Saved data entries
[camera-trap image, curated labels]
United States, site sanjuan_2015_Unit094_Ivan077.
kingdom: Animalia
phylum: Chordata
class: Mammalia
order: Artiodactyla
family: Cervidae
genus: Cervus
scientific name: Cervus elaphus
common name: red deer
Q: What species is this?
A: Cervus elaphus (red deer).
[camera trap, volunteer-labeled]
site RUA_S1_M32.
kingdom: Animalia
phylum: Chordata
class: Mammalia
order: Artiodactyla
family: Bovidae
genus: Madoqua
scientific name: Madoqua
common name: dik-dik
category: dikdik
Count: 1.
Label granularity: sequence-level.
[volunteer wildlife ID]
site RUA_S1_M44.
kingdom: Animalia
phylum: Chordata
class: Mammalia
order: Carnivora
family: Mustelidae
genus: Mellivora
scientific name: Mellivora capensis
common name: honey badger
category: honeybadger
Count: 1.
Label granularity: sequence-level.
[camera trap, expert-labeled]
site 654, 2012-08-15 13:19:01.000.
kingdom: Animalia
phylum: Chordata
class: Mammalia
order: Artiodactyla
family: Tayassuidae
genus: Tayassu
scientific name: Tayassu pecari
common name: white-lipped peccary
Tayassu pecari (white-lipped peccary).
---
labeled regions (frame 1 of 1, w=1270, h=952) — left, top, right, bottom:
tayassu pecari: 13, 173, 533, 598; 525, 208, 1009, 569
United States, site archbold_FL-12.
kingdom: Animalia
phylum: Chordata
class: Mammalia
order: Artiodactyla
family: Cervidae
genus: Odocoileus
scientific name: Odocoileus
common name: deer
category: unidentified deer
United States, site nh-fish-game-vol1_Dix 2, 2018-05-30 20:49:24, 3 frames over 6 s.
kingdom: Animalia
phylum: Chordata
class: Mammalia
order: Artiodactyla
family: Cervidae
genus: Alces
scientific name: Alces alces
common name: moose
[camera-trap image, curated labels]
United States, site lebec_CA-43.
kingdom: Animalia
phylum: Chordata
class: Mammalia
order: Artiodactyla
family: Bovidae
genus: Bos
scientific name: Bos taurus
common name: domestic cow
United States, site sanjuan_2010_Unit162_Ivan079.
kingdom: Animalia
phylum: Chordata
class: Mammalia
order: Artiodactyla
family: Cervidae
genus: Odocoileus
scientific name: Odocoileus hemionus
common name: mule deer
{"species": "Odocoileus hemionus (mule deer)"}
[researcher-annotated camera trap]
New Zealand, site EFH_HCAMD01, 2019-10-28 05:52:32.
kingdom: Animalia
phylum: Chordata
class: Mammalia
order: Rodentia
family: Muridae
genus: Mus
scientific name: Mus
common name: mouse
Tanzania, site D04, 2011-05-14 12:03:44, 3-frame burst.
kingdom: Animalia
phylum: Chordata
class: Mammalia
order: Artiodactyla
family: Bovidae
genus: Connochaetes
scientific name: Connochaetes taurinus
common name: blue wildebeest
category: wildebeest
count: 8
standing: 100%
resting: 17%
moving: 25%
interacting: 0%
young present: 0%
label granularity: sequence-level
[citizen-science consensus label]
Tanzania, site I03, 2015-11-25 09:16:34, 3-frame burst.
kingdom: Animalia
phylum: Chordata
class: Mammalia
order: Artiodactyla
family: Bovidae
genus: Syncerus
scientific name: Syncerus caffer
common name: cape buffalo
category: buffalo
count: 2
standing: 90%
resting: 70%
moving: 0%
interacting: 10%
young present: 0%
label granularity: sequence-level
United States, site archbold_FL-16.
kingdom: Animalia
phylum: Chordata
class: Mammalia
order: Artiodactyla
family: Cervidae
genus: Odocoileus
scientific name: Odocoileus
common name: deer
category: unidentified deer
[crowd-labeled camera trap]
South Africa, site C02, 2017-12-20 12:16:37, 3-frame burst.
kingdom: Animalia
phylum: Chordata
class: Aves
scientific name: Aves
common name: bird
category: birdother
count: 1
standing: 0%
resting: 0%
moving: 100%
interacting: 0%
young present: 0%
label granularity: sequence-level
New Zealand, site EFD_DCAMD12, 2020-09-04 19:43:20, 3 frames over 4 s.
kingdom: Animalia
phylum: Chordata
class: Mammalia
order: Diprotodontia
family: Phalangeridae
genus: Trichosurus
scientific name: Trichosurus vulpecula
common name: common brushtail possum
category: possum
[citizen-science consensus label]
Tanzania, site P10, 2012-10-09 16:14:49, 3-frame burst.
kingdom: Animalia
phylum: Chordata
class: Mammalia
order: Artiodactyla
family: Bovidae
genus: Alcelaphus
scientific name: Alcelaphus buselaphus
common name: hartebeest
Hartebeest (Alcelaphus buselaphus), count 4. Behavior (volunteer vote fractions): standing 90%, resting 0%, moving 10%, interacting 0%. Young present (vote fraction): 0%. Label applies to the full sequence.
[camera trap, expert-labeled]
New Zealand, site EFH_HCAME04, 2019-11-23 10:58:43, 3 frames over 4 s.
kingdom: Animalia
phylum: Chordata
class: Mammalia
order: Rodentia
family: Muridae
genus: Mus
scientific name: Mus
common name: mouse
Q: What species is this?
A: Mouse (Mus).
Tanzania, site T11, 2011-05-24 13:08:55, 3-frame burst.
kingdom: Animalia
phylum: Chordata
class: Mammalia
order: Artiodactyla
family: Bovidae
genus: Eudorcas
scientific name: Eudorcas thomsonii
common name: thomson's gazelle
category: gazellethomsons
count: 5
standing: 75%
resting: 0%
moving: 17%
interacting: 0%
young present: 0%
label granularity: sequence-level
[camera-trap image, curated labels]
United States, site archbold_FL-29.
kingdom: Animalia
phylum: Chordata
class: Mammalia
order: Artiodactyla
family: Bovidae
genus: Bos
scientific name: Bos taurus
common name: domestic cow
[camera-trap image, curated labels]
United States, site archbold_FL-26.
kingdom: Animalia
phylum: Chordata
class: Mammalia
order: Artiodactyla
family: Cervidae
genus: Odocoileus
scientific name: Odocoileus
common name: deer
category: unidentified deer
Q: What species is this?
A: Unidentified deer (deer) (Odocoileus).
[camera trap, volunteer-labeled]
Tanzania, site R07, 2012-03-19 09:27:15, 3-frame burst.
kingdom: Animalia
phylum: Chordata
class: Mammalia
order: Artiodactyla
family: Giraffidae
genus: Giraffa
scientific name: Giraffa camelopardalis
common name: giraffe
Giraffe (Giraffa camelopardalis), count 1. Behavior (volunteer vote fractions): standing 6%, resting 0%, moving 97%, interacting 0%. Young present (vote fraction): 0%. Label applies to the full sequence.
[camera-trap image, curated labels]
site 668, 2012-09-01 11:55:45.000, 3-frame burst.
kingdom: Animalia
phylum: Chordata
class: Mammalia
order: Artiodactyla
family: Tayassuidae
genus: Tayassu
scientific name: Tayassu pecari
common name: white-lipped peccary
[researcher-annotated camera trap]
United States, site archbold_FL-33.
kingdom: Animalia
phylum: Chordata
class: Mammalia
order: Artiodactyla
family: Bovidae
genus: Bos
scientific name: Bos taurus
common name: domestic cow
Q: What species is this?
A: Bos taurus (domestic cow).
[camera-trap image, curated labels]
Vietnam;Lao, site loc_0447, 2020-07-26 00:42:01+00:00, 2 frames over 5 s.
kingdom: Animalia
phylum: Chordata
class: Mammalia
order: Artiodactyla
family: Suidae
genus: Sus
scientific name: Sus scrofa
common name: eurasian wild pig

PROBLEM REQUIREMENTS ▸ The answer must consist of each line from the data that includes the string "United".

ANSWER FOR THIS EXERCISE ▸
United States, site sanjuan_2015_Unit094_Ivan077.
United States, site archbold_FL-12.
United States, site nh-fish-game-vol1_Dix 2, 2018-05-30 20:49:24, 3 frames over 6 s.
United States, site lebec_CA-43.
United States, site sanjuan_2010_Unit162_Ivan079.
United States, site archbold_FL-16.
United States, site archbold_FL-29.
United States, site archbold_FL-26.
United States, site archbold_FL-33.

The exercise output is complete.